O-Care’s one-size-fits-all failure
By: Nancy Pfotenhauer - The Hill - May 8, 2016
Many lawmakers on both sides of the aisle agree that universal health insurance is the central goal of a successful health care reform. The left sold the Affordable Care Act to the American people on this promise; the right hopes to do the same with an alternative plan set to be unveiled later this year.
Both sides are trying to fix the wrong problem. Universal health insurance is profoundly different from better health care—and so long as reformers focus on the former, the latter will continue to deteriorate.
Real healthcare reform must improve the quality of America’s healthcare system. At its most fundamental level, healthcare exists to improve individuals’ health outcomes and overall well-being. Beneficial reforms will thus improve those outcomes, increase healthcare’s quality and lower its costs, with the ancillary effect of expanding its availability.
This is a more worthy goal than putting a health insurance card in everyone’s hand, a la ObamaCare and its Republican replacements. Universal health insurance is merely the provision of a service regardless of that service’s quality. This cannot be achieved without the assistance of a massive bureaucratic apparatus in Washington that stifles innovation, limits consumer choice and increases its costs. Thus, reforms that seek universal health insurance decrease healthcare’s quality, and they don’t deliver on their promise to make coverage universal.
Better healthcare will not be realized without unleashing market-driven innovation. Reformers can’t pretend that this existed prior to Obama-Care’s passage. Then, as now, federal regulations hemmed in consumers and innovators on every side. ObamaCare’s mandates only expand this restrictive regulatory regime.
Innovators and consumers should be unshackled from the reams of red tape. This starts by putting patients—not bureaucrats or insurance companies—at the center of health care. Patients must be free to choose a health plan that is tailored to their needs, not one with benefit mandates created by special interests. Patients need access to real-time health care provider data that doesn’t hide costs or quality behind an impenetrable wall of bureaucratic regulations. Patients should be empowered to improve their own health using breakthrough technologies and personalized treatments.
Thus free to choose, consumers will seek out products and services that actually fit their needs. Innovators will concurrently strive to develop treatments and health care options that consumers want—and at a price they can afford.
No one-size-fits-all federal policy can accomplish this goal.
For instance, several state and federal laws prevent innovators and consumers from working together. So, multiple policy proposals targeting these barriers should be considered and challenged.
National Center for Policy Analysis President John Goodman’s ideas about improving the poor’s access to care can be coupled with Cato Institute Director of Health Policy Studies Michael Cannon’s ideas about getting prices closer to consumers. Sen. Tom Coburn’s (R-Okla.) idea about equalizing the tax treatment of insurance policies can be one of a number of policies, along with Rep. Steve Scalise’s (R-La.) and Rep. Tom Price’s (R-Ga.) slightly different approaches. Economist John Cochrane has proposals to help those with pre-existing conditions; Bob Graboyes, a senior research fellow at George Mason University, details how we can unleash healthcare innovation.
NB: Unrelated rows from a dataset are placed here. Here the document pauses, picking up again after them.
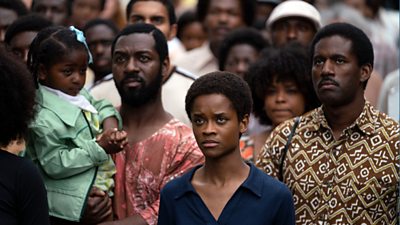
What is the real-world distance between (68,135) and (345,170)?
1.64 meters

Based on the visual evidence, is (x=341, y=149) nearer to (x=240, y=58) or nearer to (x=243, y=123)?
(x=243, y=123)

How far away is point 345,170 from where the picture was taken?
742 cm

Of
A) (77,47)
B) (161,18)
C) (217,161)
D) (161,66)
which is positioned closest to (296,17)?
(161,18)

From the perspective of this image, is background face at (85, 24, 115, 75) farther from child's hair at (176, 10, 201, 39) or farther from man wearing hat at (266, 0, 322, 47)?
child's hair at (176, 10, 201, 39)

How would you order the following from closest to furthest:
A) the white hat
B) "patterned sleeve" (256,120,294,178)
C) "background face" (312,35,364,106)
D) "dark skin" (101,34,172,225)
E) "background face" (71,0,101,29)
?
"background face" (312,35,364,106) → "patterned sleeve" (256,120,294,178) → "dark skin" (101,34,172,225) → the white hat → "background face" (71,0,101,29)

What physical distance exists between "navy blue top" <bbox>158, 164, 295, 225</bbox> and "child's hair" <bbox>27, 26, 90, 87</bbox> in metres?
1.34

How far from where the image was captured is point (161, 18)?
34.7ft

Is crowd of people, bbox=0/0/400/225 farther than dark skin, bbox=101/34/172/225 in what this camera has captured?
No

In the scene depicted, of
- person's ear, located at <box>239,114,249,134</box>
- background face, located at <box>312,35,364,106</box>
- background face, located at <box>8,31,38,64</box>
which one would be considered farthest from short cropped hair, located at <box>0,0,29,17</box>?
person's ear, located at <box>239,114,249,134</box>

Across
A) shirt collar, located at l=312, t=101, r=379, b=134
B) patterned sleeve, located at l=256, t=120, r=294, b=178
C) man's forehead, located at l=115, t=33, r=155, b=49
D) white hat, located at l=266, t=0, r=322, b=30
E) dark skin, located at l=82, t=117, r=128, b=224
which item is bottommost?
dark skin, located at l=82, t=117, r=128, b=224

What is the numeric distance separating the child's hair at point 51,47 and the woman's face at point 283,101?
1.77 m

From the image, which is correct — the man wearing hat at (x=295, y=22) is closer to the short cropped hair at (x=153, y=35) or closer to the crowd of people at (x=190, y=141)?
the crowd of people at (x=190, y=141)

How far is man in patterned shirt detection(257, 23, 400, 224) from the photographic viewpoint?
24.2 feet

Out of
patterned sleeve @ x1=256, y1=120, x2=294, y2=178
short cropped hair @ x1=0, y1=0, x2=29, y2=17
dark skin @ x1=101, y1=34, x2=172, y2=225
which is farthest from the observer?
short cropped hair @ x1=0, y1=0, x2=29, y2=17
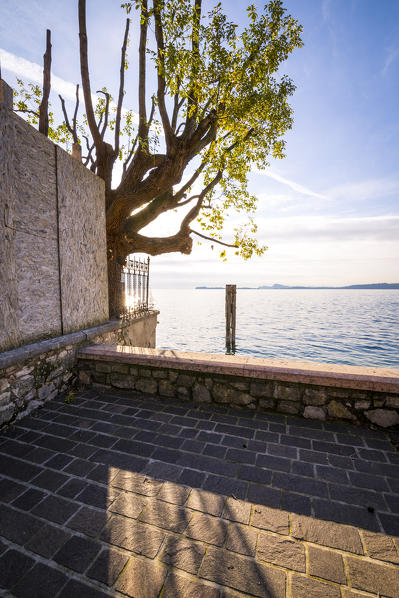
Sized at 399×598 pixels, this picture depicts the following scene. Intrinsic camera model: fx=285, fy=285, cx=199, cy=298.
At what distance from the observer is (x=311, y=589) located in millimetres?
1771

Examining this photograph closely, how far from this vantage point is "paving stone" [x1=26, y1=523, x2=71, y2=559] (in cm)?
200

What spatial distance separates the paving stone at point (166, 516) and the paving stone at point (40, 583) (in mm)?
630

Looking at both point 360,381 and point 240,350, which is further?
point 240,350

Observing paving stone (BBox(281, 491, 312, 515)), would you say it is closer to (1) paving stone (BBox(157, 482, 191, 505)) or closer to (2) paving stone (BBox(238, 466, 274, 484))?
(2) paving stone (BBox(238, 466, 274, 484))

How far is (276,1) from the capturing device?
6.44m

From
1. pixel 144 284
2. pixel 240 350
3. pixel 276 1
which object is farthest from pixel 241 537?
pixel 240 350

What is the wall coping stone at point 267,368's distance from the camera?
3.67 meters

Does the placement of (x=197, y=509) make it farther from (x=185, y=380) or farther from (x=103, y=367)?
(x=103, y=367)

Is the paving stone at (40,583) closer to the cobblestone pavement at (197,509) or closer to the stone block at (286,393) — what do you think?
the cobblestone pavement at (197,509)

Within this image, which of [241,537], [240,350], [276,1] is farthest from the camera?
[240,350]

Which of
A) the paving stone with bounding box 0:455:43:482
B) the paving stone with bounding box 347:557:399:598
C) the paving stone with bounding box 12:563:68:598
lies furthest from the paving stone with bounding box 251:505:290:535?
the paving stone with bounding box 0:455:43:482

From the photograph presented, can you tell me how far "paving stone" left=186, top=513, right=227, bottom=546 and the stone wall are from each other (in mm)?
3171

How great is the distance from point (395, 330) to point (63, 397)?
1145 inches

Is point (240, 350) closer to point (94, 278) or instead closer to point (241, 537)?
point (94, 278)
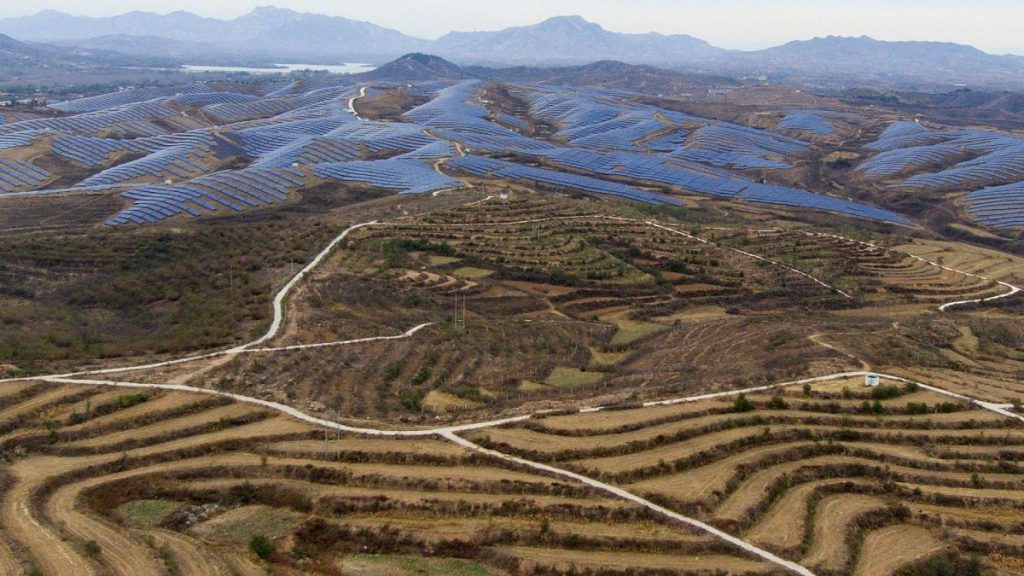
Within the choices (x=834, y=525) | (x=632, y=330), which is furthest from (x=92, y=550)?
(x=632, y=330)

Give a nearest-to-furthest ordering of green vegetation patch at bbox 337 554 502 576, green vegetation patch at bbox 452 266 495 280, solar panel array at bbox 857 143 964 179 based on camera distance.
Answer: green vegetation patch at bbox 337 554 502 576, green vegetation patch at bbox 452 266 495 280, solar panel array at bbox 857 143 964 179

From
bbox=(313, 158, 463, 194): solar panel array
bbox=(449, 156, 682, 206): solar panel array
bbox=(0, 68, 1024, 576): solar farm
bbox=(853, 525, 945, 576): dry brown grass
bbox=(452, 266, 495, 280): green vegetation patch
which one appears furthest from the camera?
bbox=(449, 156, 682, 206): solar panel array

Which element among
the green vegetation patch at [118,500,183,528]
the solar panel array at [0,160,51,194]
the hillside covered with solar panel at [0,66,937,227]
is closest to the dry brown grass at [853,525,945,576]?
the green vegetation patch at [118,500,183,528]

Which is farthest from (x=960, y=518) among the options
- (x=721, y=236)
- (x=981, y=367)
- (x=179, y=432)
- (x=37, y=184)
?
(x=37, y=184)

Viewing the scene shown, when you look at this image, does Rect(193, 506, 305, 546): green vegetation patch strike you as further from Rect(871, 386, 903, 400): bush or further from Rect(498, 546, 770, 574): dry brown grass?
Rect(871, 386, 903, 400): bush

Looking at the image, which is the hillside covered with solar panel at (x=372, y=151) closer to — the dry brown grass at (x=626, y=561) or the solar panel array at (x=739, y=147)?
the solar panel array at (x=739, y=147)

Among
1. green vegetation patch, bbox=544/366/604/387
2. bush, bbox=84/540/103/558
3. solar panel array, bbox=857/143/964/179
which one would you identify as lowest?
green vegetation patch, bbox=544/366/604/387

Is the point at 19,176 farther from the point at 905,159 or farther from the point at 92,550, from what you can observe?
the point at 905,159
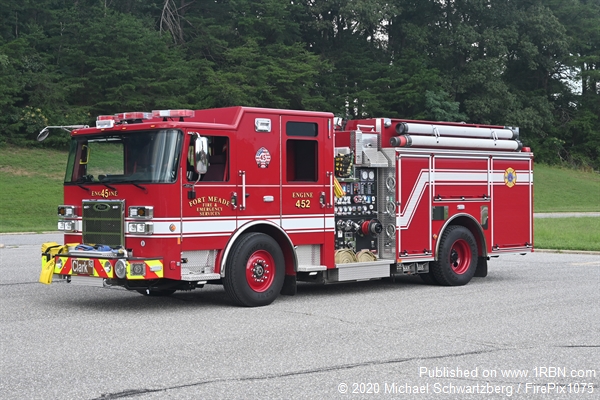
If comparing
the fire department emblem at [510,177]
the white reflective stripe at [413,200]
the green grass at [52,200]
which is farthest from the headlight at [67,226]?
the green grass at [52,200]

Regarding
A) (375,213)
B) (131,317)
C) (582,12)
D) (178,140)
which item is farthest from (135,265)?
(582,12)

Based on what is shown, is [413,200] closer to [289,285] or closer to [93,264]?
[289,285]

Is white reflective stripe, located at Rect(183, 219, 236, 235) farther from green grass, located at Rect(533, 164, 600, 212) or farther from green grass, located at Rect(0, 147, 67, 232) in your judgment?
green grass, located at Rect(533, 164, 600, 212)

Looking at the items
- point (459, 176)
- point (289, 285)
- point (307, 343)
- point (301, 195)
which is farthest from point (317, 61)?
point (307, 343)

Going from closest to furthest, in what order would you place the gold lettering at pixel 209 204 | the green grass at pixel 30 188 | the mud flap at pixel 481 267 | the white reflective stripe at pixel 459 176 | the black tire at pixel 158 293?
1. the gold lettering at pixel 209 204
2. the black tire at pixel 158 293
3. the white reflective stripe at pixel 459 176
4. the mud flap at pixel 481 267
5. the green grass at pixel 30 188

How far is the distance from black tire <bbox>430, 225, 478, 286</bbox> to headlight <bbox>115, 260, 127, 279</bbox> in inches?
221

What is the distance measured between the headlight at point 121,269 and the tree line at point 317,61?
36.9 metres

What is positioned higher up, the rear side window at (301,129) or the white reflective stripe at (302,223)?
the rear side window at (301,129)

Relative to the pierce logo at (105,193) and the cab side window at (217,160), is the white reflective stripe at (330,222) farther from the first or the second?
the pierce logo at (105,193)

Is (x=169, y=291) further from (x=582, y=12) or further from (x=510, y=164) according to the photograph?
(x=582, y=12)

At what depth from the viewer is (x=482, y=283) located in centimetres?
1563

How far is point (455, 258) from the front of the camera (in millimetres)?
15211

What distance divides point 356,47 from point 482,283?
56.4 metres

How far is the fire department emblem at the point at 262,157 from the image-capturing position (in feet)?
40.5
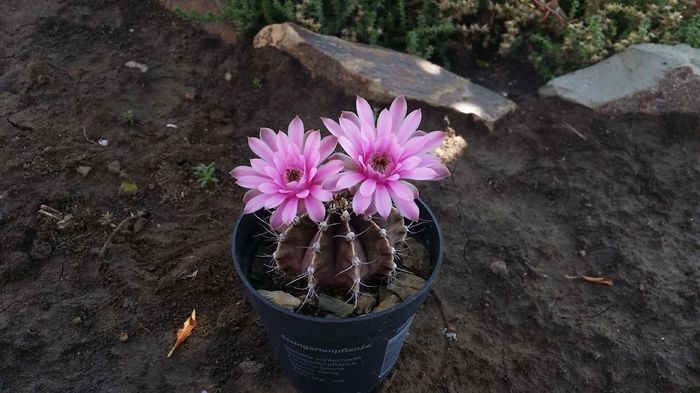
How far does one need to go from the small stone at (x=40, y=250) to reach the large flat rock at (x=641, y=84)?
2.82 metres

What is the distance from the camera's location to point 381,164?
1574 mm

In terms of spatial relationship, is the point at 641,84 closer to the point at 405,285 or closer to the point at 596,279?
the point at 596,279

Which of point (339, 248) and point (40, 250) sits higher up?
point (339, 248)

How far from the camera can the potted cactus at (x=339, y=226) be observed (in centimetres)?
156

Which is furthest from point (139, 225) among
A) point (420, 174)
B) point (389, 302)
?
point (420, 174)

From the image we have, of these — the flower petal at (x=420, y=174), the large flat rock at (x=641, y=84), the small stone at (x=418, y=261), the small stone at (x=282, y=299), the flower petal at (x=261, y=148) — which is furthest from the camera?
the large flat rock at (x=641, y=84)

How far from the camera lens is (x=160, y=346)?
2336mm

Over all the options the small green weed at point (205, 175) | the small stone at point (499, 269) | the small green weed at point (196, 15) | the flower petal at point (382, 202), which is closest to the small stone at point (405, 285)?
the flower petal at point (382, 202)

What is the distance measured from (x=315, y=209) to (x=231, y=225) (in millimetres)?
1313

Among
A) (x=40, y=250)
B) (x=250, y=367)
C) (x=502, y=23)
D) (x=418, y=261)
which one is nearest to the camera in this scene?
(x=418, y=261)

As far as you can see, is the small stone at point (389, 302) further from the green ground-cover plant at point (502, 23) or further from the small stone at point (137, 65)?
the small stone at point (137, 65)

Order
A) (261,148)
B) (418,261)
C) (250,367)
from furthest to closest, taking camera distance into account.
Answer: (250,367) < (418,261) < (261,148)

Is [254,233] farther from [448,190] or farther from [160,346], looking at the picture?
[448,190]

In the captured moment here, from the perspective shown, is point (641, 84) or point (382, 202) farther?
point (641, 84)
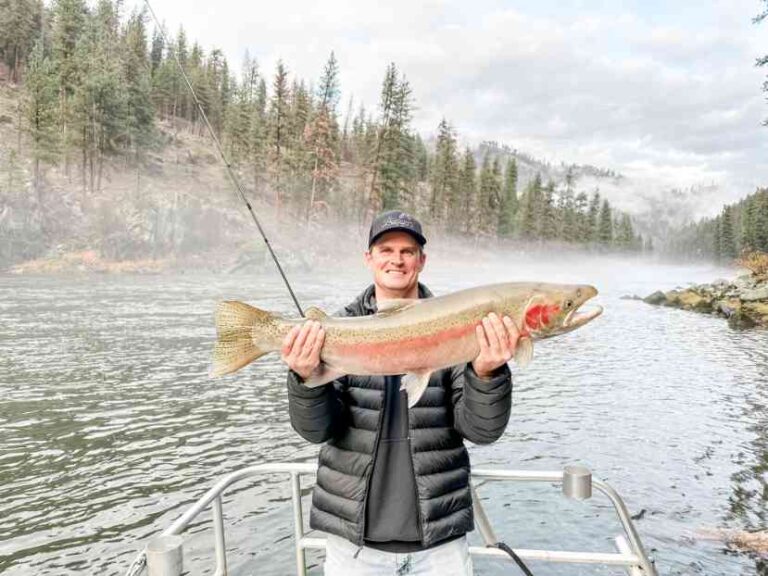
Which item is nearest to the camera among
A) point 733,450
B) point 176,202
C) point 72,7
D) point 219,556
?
point 219,556

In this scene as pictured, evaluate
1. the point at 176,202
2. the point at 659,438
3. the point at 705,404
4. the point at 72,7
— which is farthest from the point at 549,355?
the point at 72,7

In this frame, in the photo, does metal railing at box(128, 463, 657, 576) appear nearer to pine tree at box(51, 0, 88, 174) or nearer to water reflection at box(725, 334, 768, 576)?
water reflection at box(725, 334, 768, 576)

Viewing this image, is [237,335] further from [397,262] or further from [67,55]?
[67,55]

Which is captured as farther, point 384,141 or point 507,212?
point 507,212

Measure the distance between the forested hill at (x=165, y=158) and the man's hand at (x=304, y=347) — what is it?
45.0 meters

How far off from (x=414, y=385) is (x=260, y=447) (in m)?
7.70

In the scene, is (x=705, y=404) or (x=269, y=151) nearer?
(x=705, y=404)

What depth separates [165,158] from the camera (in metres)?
68.6

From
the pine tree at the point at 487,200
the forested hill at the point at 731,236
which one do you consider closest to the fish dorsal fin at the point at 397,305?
the forested hill at the point at 731,236

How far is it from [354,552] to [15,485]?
753 centimetres

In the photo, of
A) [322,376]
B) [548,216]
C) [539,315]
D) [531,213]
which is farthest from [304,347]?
[548,216]

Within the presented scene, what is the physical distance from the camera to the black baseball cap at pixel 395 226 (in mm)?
3170

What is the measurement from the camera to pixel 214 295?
3108 cm

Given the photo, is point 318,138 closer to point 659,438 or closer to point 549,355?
point 549,355
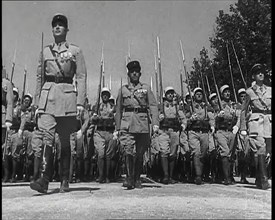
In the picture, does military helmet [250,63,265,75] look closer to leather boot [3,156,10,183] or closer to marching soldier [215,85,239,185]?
marching soldier [215,85,239,185]

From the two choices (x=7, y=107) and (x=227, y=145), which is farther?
(x=227, y=145)

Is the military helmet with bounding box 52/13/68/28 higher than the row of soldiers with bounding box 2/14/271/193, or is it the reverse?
the military helmet with bounding box 52/13/68/28

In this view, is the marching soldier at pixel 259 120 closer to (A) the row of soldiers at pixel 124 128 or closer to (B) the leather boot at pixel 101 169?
(A) the row of soldiers at pixel 124 128

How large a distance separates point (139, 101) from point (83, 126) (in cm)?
204

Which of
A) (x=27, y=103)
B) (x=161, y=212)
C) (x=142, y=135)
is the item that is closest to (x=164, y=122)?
(x=142, y=135)

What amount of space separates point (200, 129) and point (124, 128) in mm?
2617

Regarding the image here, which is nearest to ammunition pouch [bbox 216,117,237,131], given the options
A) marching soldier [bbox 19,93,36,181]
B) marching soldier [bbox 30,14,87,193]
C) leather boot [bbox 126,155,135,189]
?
leather boot [bbox 126,155,135,189]

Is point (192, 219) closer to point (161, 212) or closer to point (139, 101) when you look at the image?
point (161, 212)

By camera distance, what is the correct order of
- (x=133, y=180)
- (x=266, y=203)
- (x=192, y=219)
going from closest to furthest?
1. (x=192, y=219)
2. (x=266, y=203)
3. (x=133, y=180)

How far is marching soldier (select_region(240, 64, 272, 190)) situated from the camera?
7.10 metres

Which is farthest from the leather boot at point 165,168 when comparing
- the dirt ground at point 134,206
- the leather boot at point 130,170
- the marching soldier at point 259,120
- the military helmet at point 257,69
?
the dirt ground at point 134,206

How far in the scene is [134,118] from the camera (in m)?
7.00

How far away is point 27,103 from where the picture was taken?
9.97m

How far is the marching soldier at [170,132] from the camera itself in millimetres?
9008
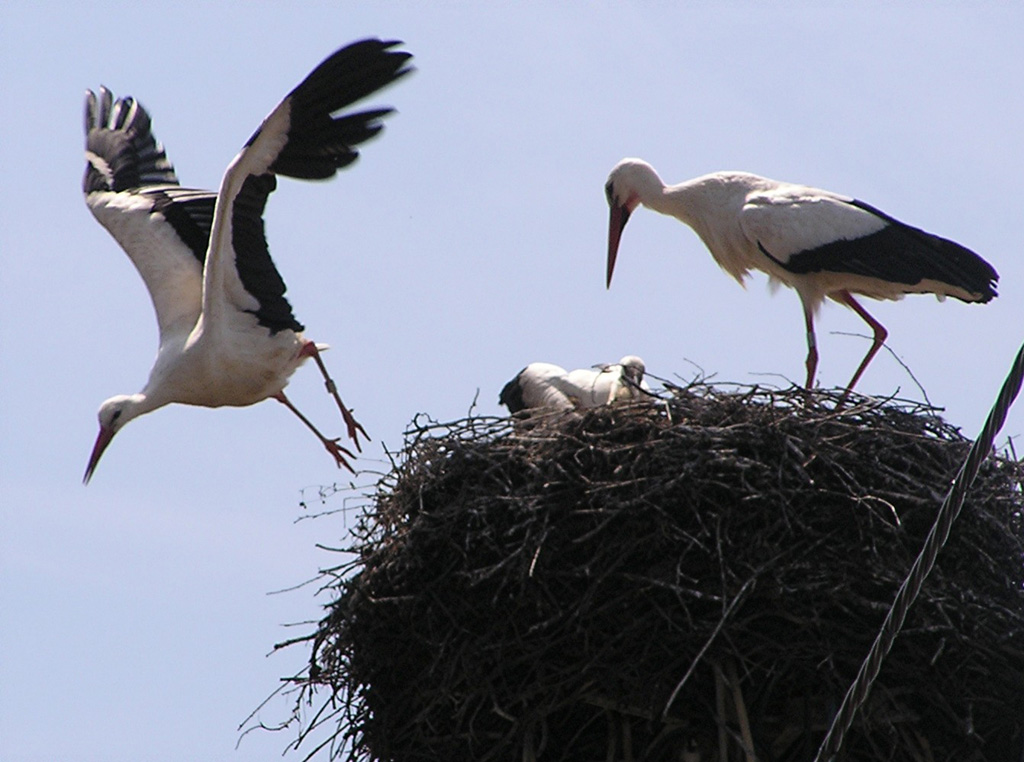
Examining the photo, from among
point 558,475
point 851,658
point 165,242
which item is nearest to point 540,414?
point 558,475

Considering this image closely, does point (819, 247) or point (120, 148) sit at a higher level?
point (120, 148)

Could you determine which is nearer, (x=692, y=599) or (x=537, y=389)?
(x=692, y=599)

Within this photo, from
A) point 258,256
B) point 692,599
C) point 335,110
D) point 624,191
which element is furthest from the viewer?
point 624,191

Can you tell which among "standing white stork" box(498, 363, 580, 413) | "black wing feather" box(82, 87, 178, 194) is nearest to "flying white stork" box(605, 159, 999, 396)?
"standing white stork" box(498, 363, 580, 413)

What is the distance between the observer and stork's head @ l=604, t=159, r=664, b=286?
8.80m

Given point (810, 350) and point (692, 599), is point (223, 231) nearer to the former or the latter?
point (810, 350)

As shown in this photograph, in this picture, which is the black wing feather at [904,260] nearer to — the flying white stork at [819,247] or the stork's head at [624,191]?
the flying white stork at [819,247]

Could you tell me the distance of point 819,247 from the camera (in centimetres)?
800

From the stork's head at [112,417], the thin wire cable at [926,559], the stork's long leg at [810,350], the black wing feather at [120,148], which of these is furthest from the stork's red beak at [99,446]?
the thin wire cable at [926,559]

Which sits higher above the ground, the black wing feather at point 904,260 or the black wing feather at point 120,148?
the black wing feather at point 120,148

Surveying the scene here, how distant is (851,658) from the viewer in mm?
5762

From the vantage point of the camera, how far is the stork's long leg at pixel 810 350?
8234 millimetres

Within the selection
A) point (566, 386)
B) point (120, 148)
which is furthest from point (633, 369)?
point (120, 148)

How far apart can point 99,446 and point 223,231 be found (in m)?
1.63
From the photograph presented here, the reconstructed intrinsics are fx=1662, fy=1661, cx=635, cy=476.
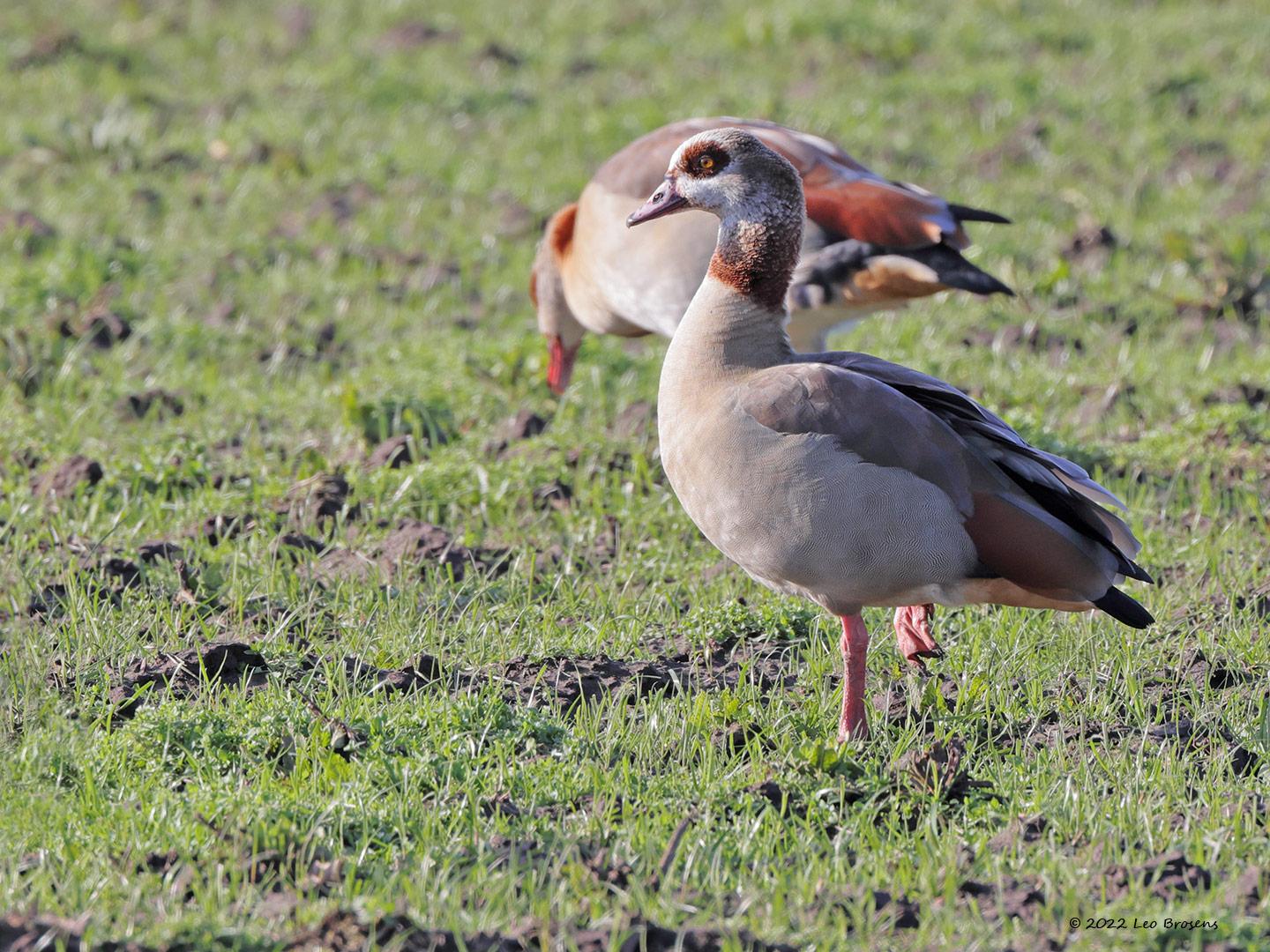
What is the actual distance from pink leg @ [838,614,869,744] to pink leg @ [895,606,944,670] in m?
0.29

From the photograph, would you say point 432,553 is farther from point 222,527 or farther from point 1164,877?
point 1164,877

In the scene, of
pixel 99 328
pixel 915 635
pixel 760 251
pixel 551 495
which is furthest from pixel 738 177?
pixel 99 328

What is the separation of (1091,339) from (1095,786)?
3.88 m

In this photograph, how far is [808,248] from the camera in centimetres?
602

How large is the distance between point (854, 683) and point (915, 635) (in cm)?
40

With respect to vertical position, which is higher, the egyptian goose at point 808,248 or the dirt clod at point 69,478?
the egyptian goose at point 808,248

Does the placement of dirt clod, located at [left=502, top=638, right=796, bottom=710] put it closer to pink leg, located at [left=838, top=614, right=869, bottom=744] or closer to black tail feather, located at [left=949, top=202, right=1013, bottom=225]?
pink leg, located at [left=838, top=614, right=869, bottom=744]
And ideas by the likes of Rep. Paul Ryan (R-Wis.), Louisiana Gov. Bobby Jindal (R), Wisconsin Gov. Scott Walker (R), and many others all have promise.
Every proposal should be judged by whether it leads to better healthcare for individuals and families, not whether it gives them a health insurance plan they don’t want or can’t afford. Until this shift happens, the country’s healthcare system will continue to serve Washington’s whims rather than Americans’ well-being.
Pfotenhauer is the president of MediaSpeak Strategies and a senior adviser with Freedom Partners, a nonprofit advocate for free-market policy.